## Passage to read
┌──
At the time, the decision was to cut down on the supposed excessive profits to be made by the Oil Marketing Companies (OMCs) due to the continuous drop in oil prices on the global market.

All things being equal, the government is expected to phase the levy out by the end of this month – February 2018.

But the Principal Research Analyst at the Institute of Energy Security (IES), Richmond Rockson tells Citi Business News the failure to come out with a successive plan, leaves much anxiety among consumers.

“In December, the government said it is putting in place the mechanisms for three months but we were of the view that this is not sustainable as it could only last as a temporary measure. But we need a long term solution which is to review the price build up and that is where all the price components are derived,” he asserted.

The Executive Secretary of the Chamber of Petroleum Consumers, Duncan Amoah couldn’t agree more to this.
└──
(Saved data entries)
┌──
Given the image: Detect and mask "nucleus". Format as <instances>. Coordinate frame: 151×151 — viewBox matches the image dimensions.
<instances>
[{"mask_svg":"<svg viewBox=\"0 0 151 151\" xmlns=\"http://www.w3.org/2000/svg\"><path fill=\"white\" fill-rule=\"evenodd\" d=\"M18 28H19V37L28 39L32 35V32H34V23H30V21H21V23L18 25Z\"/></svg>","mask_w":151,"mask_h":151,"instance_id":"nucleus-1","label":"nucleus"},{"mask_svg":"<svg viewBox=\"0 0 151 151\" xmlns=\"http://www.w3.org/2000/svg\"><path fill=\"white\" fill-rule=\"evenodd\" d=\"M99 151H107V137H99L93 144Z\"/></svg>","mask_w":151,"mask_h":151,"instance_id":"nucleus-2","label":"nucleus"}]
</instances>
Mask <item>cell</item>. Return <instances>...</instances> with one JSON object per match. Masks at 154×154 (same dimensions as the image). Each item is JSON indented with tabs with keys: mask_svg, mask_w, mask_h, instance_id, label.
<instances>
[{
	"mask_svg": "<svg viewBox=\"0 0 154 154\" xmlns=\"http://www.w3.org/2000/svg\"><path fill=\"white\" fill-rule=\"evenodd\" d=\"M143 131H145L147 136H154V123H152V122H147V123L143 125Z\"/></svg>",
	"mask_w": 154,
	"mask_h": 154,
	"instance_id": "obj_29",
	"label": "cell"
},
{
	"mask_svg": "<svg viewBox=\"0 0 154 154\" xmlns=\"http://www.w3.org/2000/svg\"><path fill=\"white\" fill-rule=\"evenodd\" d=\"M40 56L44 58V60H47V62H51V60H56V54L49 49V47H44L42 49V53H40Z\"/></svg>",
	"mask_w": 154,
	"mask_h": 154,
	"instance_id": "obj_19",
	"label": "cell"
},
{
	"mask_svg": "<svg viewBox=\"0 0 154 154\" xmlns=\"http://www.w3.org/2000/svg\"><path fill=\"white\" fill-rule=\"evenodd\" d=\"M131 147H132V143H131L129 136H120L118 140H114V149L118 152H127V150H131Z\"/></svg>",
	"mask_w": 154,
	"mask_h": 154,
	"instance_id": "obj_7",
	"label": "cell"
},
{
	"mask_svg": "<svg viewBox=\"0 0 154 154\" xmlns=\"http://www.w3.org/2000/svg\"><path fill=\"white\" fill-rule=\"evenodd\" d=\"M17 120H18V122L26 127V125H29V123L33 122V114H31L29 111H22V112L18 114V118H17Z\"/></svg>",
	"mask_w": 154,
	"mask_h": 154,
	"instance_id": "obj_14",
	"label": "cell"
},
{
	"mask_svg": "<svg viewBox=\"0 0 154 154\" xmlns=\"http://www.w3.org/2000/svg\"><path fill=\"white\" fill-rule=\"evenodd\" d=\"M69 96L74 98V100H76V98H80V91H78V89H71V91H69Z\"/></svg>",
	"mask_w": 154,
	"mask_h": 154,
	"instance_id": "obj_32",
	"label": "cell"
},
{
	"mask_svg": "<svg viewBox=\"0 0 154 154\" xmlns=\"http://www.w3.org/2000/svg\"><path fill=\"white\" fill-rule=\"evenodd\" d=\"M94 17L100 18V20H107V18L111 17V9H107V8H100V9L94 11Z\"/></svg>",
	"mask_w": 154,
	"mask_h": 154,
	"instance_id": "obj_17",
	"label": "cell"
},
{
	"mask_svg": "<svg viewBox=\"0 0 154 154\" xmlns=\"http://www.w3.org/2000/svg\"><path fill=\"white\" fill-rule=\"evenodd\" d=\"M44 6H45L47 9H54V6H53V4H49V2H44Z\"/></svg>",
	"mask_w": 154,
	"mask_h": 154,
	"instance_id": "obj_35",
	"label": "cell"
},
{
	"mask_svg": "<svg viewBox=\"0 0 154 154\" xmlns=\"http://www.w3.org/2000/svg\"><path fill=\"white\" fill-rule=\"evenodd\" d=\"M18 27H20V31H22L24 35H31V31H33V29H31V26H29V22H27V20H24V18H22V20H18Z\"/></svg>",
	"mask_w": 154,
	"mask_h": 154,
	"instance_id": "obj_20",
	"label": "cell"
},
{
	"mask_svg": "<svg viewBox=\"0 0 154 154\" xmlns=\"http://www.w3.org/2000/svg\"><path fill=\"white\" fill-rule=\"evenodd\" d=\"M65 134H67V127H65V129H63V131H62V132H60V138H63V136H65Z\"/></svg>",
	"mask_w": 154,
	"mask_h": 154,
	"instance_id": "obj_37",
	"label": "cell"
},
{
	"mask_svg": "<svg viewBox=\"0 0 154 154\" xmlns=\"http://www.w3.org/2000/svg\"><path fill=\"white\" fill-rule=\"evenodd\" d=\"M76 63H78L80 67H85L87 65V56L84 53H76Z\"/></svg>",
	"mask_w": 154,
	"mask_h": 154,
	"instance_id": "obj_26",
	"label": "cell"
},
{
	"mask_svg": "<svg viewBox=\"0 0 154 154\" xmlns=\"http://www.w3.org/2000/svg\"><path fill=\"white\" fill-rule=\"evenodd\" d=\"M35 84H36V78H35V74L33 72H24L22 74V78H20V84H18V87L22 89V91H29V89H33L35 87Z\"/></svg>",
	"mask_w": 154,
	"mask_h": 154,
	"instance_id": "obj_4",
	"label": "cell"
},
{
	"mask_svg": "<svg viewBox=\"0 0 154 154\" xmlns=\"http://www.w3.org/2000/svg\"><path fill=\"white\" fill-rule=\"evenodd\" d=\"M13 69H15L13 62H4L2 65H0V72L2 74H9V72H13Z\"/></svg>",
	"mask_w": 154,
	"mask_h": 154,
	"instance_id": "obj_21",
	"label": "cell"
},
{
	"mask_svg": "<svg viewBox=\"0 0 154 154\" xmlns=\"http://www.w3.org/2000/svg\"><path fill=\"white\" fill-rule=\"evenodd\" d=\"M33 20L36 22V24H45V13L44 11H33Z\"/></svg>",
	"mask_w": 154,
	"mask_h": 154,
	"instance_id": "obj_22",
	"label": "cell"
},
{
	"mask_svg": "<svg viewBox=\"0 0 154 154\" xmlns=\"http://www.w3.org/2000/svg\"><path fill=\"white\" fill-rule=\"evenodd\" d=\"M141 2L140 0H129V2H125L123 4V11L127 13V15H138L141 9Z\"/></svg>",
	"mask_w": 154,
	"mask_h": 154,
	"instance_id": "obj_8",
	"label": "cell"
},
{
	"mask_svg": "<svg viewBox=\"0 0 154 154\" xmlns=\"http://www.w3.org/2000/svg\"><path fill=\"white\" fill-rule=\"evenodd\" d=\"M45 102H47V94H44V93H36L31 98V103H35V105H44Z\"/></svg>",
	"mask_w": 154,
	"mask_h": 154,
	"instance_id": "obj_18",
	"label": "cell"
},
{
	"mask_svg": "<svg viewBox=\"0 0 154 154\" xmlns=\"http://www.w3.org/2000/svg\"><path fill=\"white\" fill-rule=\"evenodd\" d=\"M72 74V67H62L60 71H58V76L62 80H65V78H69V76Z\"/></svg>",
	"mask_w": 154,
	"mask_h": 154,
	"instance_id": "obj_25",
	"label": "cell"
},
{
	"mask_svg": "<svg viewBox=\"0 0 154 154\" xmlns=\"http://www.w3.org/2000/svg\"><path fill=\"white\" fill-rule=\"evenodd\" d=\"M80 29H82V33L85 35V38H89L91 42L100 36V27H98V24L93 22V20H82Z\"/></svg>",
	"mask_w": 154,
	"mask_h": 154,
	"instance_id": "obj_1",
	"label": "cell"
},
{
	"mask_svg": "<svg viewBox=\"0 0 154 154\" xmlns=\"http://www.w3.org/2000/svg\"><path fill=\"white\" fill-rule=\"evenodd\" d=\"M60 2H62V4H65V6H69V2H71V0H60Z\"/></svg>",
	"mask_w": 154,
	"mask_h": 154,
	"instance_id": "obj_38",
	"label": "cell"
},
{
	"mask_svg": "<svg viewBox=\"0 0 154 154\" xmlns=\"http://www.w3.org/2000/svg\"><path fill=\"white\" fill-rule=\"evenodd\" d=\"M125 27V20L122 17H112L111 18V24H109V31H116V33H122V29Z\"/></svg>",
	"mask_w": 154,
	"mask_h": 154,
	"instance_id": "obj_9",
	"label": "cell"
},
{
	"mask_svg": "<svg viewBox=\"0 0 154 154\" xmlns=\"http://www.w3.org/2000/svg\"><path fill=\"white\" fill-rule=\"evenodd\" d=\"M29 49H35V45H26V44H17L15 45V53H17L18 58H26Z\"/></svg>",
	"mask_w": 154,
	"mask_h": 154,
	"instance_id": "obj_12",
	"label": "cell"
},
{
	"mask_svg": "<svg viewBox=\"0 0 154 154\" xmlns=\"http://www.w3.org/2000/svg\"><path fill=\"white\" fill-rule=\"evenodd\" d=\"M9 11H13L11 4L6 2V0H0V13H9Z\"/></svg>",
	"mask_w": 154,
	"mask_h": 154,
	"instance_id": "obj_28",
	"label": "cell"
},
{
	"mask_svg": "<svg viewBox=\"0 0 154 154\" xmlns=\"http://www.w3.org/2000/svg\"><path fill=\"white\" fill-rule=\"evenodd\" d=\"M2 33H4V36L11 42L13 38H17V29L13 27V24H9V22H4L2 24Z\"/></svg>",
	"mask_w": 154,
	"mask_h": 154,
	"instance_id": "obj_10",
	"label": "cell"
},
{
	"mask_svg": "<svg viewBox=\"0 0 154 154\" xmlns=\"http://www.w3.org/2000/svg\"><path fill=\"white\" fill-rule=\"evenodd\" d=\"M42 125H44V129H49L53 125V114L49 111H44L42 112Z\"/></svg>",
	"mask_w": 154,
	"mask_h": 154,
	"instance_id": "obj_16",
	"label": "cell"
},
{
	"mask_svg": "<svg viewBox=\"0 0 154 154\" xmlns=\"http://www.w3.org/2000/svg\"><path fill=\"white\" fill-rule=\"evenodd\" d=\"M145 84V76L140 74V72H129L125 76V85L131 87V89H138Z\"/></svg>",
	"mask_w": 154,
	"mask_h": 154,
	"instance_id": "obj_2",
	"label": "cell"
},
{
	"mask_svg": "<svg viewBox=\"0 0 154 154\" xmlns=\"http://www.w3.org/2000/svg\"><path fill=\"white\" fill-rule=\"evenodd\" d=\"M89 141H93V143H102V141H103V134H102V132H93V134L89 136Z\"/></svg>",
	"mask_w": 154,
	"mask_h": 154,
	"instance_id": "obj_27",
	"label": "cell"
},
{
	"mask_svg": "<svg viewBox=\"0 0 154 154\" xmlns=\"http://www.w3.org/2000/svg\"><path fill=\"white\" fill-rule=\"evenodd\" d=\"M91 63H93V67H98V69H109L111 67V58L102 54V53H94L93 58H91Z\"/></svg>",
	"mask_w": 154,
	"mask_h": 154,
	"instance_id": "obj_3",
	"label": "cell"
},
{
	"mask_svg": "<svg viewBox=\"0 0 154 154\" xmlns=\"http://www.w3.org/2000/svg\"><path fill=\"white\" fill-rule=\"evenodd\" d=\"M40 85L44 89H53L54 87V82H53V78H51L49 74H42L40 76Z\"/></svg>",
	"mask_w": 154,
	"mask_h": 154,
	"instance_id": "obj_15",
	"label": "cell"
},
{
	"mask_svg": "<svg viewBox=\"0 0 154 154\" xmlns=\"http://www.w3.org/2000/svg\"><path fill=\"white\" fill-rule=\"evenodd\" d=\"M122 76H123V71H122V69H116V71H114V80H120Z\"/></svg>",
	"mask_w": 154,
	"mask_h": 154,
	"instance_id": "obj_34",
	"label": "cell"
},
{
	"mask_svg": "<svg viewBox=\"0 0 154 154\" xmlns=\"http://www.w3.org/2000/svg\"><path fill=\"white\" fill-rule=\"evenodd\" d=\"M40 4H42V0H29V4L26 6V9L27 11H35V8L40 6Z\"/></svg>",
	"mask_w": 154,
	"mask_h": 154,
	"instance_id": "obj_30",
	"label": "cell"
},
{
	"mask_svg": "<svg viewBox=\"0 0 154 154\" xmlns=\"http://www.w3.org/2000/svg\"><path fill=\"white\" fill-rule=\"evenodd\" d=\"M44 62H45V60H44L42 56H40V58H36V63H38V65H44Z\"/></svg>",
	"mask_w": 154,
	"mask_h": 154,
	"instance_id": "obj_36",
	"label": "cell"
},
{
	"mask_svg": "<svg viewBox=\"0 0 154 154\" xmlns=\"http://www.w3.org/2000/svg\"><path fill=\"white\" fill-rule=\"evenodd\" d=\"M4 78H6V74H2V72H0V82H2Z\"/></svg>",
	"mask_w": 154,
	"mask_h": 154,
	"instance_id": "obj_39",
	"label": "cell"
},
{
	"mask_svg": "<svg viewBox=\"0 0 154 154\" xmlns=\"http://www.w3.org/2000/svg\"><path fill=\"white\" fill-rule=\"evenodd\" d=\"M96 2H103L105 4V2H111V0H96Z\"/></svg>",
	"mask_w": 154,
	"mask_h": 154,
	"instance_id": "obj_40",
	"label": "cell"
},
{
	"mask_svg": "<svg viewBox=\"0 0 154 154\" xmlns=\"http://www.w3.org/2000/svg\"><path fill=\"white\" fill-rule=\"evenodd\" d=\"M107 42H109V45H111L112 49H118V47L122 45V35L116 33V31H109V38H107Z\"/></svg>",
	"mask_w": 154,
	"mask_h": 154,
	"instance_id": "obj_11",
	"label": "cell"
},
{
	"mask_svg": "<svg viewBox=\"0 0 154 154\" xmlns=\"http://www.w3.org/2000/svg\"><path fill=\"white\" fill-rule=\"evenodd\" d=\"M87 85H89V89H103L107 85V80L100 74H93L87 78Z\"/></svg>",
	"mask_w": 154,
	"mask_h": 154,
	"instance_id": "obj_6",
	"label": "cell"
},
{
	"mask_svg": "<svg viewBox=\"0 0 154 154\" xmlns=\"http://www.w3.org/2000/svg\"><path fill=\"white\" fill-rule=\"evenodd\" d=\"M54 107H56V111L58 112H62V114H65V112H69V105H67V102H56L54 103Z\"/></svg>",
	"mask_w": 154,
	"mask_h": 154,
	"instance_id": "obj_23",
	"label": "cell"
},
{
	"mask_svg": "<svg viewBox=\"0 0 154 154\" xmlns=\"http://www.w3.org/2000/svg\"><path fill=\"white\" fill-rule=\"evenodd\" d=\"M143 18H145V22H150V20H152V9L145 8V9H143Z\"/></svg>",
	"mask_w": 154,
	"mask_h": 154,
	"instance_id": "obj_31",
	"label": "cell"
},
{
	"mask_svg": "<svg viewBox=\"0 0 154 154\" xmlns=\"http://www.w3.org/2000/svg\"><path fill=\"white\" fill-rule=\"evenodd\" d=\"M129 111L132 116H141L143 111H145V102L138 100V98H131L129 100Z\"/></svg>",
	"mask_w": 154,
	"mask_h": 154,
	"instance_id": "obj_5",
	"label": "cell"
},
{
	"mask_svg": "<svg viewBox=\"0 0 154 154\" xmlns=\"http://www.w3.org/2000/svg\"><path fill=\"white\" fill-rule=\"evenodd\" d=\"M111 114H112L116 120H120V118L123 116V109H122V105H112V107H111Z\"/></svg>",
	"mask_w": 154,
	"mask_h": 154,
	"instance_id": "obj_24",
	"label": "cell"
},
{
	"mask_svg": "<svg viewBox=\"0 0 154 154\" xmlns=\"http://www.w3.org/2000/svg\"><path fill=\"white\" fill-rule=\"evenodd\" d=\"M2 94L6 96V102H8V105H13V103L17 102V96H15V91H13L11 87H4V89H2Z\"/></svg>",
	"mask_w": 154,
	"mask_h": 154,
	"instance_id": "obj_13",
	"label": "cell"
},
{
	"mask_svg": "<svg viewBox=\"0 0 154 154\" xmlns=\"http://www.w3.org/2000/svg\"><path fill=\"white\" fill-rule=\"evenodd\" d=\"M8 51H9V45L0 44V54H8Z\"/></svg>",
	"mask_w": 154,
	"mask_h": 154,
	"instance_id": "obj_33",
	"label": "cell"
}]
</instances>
└──
## Instructions for the task
Pull out the full passage above about the oil price levy, word for word.

## Solved exercise
At the time, the decision was to cut down on the supposed excessive profits to be made by the Oil Marketing Companies (OMCs) due to the continuous drop in oil prices on the global market.

All things being equal, the government is expected to phase the levy out by the end of this month – February 2018.

But the Principal Research Analyst at the Institute of Energy Security (IES), Richmond Rockson tells Citi Business News the failure to come out with a successive plan, leaves much anxiety among consumers.

“In December, the government said it is putting in place the mechanisms for three months but we were of the view that this is not sustainable as it could only last as a temporary measure. But we need a long term solution which is to review the price build up and that is where all the price components are derived,” he asserted.

The Executive Secretary of the Chamber of Petroleum Consumers, Duncan Amoah couldn’t agree more to this.